Ten eerste: het hof heeft ter weerlegging van dit verweer onder meer het volgende overwogen:
‘Het hof is gelet op de bewijsmiddelen, waaronder de verklaring van aangeefster [betrokkene 1] en de verschillende getuigenverklaringen, in onderling verband en samenhang bezien, van oordeel dat in de woning reeds vanaf augustus 2008 hennep werd geteeld.
Het hof is daarbij, anders dan de verdediging en de rechtbank, van oordeel dat de verklaring van de getuige [getuige 4] er niet toe leidt dat ervan moet worden uitgegaan dat verdachte eerst ná 9 juli 2012 is begonnen met het kweken van hennep, mede gelet op de hiervoor uiteengezette belastende omstandigheden.
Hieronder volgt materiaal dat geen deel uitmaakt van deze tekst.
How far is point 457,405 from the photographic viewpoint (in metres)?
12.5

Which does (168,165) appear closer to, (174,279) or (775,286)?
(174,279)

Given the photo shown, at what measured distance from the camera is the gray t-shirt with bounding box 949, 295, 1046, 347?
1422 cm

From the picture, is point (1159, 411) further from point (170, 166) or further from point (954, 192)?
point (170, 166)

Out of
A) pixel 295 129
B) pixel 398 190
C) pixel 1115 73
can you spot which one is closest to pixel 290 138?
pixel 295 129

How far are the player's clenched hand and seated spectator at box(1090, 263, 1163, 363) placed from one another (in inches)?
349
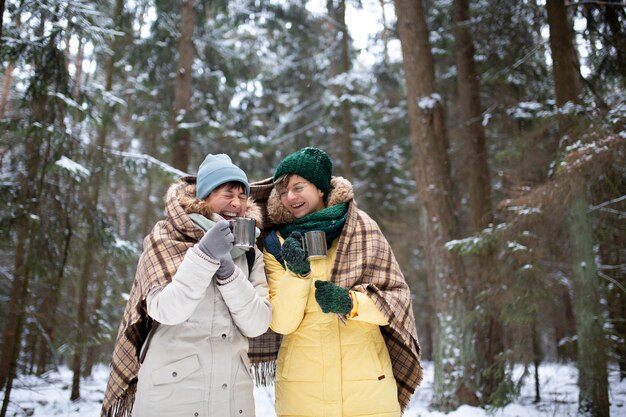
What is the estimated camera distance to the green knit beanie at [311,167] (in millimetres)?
3223

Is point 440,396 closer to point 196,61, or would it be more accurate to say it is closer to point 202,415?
point 202,415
Het hof weegt daarbij mee dat de verdachte wist van de komst van cv-monteur [getuige 4] en derhalve tijd heeft gehad om de voor [getuige 4] (bij zijn werkzaamheden) in het oog springende delen van de kwekerij — voor zover deze zich bevonden in de gang op de eerste verdieping en de overloop op de tweede verdieping waar de cv-ketel zich bevond — af te dekken dan wel tijdelijk te verwijderen, hetgeen ook — gelet op de foto's in het dossier — mogelijk was.’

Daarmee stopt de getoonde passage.